_Stated problem_.
Do these three statements agree with the pump control description below? Answer yes or no to each and quote the words of the description that decide it.
1. In the known control system of Fig. 1, a short line connects the pump outlet to the first spring biased positioning piston.
2. The invention connects the pump outlet directly to the spring biased piston.
3. The second positioning piston has a smaller area than the first.

_Page extract_.

--------

This invention relates to a variable displacement pump control system comprising the features of the preamble to claim 1.
Such a system is known from US-A-3,067,693 with a larger area piston as the controlled positioning piston and an opposing smaller area positioning piston without a spring biasing the piston. Using such a spring is however known in the art (see Fig. 1). Such systems usually are also provided with a pressure compensator for operating a hydraulic positioning piston to decrease the displacement of the pump and for overriding the load sensing compensator which is active as the primary pump control except when the pressure of the pump is at the limit set by the pressure compensator. In these known systems, pump outlet is directly connected to the smaller area piston and to the supply line which includes the system valve. When the system valve is shut down, pump pressure raises and the compensator controls the larger area positioning piston to destroke the pump, so that the smaller area piston displaces fluid into the supply line with a tendency to further raise the pump pressure. Conversly, when the system valve is opened, pump pressure falls and the compensator controls the larger area piston to onstroke the pump so that the smaller area cylinder sucks fluid from the supply line tending to further lower the pump pressure. Therefore, in both cases a positive feedback is brought about which means a destablilzing effect, especially under heavy loads and when the connecting lines are short. The control system oscillates causing hydraulic pulsations and resultant oscillating movement of the load or device being driven.
Accordingly, the problem underlying the present invention is to provide a variable displacement pump control system which is more stable.
In accordance with the invention, the load pressure as taken from a load sensing passage or downstream from the system valve is connected to the spring biased (or smaller area) piston rather than directly connecting the pump outlet to the spring biased piston.
In the drawings:

Fig. 1: is a prior art control system, and
Fig. 2: an embodiment of the invention.

The variable displacement pump from which an outlet 10 is shown may be of the variable axial piston type and comprises a yoke and a swash plate 11 that are movable to vary the stroke of axial pistons (not shown). A first smaller area spring biased positioning piston 12 is acted upon by pressure and yieldingly urges the yoke and the swash plate 11 to a maximum displacement position. A second larger area positioning piston 13 acts on the yoke and the swash plate 11 in opposition to the first spring biased positioning piston 12. Working fluid from the pump outlet 10 flows through a supply line 14 to a directional system or valve 15 and further to a load such as a hydraulic actuator. In the known control system as shown in Fig. 1, a short passage or line 16 connects the pump outlet 10 to the first spring biased positioning piston 12.
In Figs. 1 and 2, pump outlet pressure is connected through a pump pressure sensing line 17 to a pressure compensator 18 and through a line section 17a, to a load sensing compensator 19. The pressure compensator 18 may include a pilot valve 22 which opens at the pressure limit, set by its spring force and relieves the spring chamber of the pressure compensator 18 so that the spool thereof travels to the right hand side connecting line 17 to a line section 17c and further to the larger area positioning piston 13 which destrokes the pump (protection against overpressure).

--------

_Provided material_.

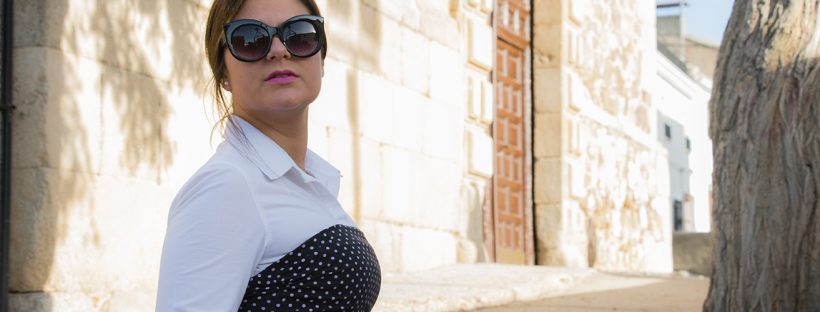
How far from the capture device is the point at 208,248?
1.63m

--------

_Answer for this exercise_.
1. Yes: "a short passage or line 16 connects the pump outlet 10 to the first spring biased positioning piston 12."
2. No: "the load pressure as taken from a load sensing passage or downstream from the system valve is connected to the spring biased (or smaller area) piston rather than directly connecting the pump outlet to the spring biased piston."
3. No: "A second larger area positioning piston 13 acts on the yoke and the swash plate 11 in opposition to the first spring biased positioning piston 12."